### Task requirements
Copy the listing verbatim, excluding any images found in it.

### Exercise input
-- Opening Marker --

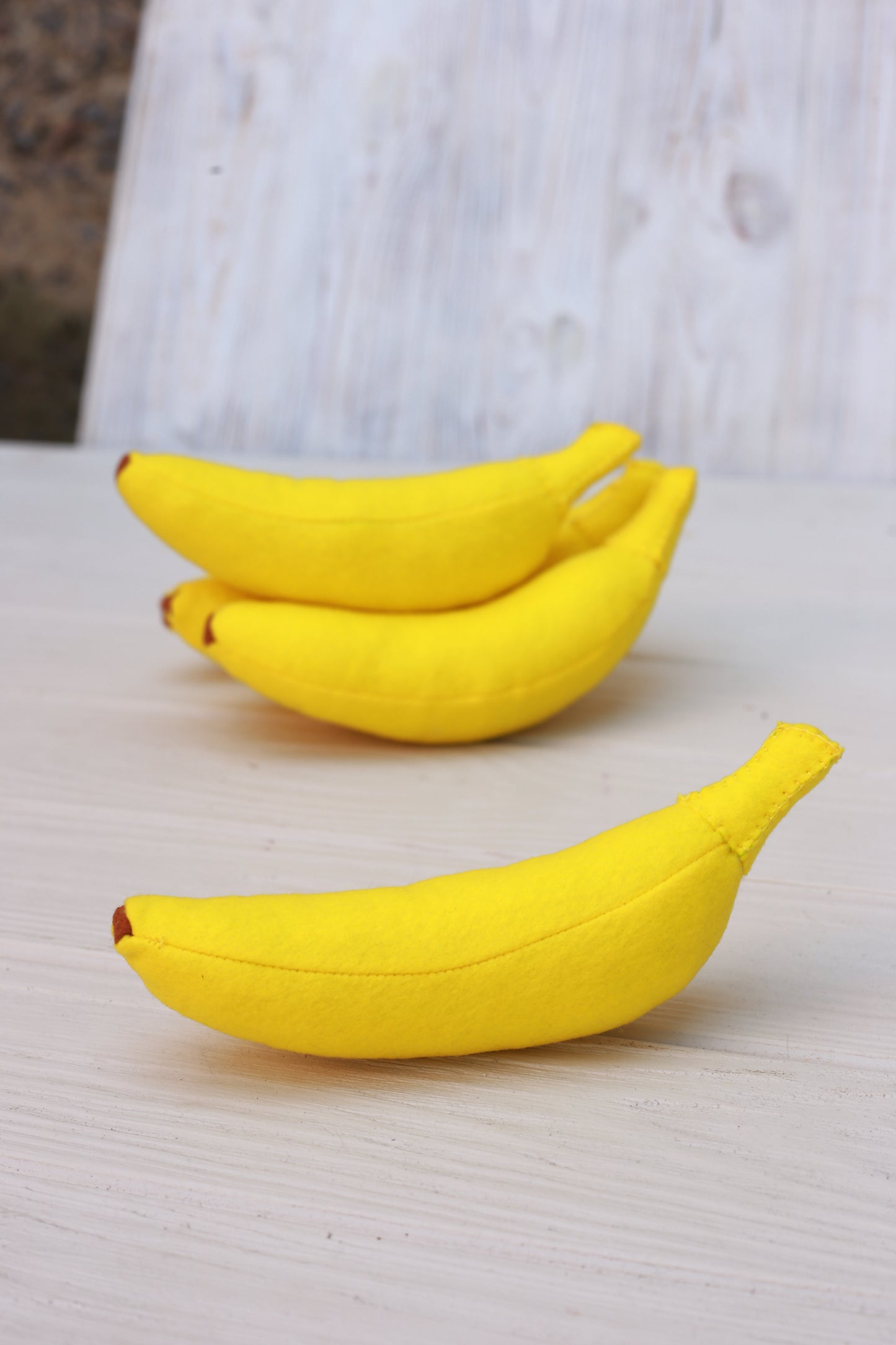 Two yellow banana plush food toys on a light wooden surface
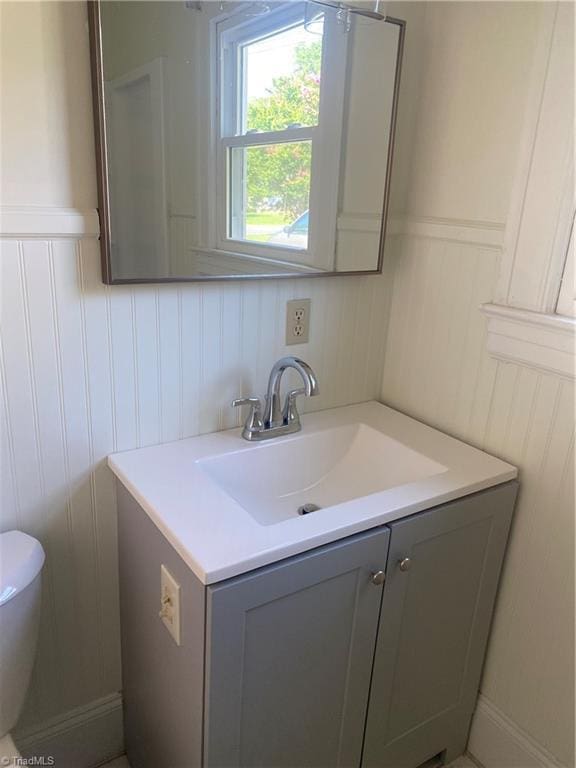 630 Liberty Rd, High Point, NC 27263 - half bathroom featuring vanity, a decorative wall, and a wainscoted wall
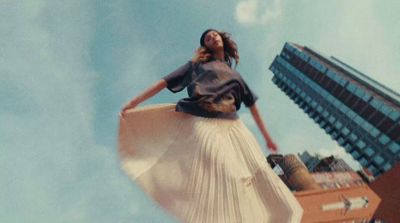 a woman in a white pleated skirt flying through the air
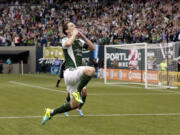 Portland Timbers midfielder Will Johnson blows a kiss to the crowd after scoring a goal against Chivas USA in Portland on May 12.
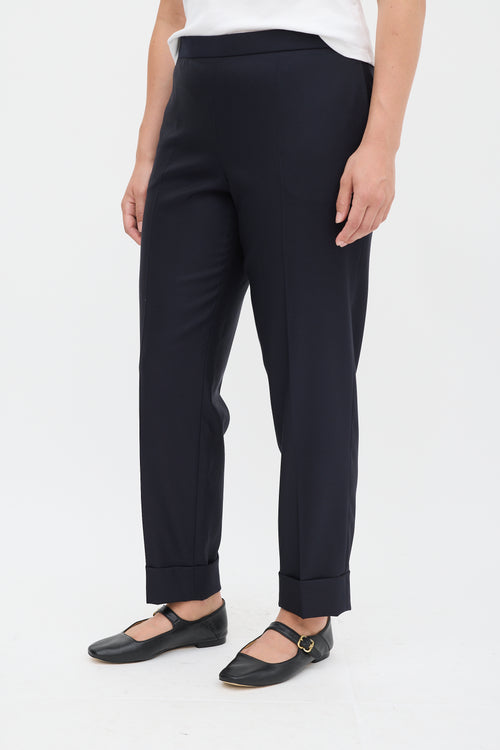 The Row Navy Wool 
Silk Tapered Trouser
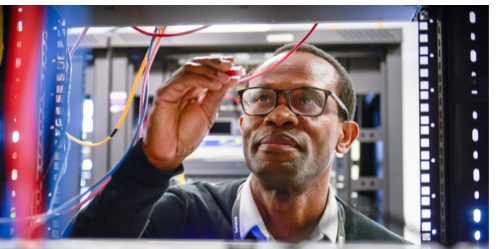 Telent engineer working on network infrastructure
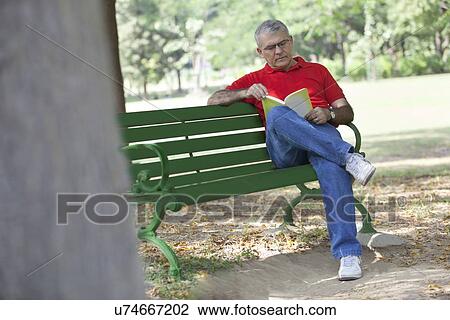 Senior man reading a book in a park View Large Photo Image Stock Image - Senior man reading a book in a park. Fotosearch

-- Closing Marker --

### Answer box
 Two yellow banana plush food toys on a light wooden surface
 630 Liberty Rd, High Point, NC 27263 - half bathroom featuring vanity, a decorative wall, and a wainscoted wall
 a woman in a white pleated skirt flying through the air
 Portland Timbers midfielder Will Johnson blows a kiss to the crowd after scoring a goal against Chivas USA in Portland on May 12.
 The Row Navy Wool 
Silk Tapered Trouser
 Telent engineer working on network infrastructure
 Senior man reading a book in a park View Large Photo Image Stock Image - Senior man reading a book in a park. Fotosearch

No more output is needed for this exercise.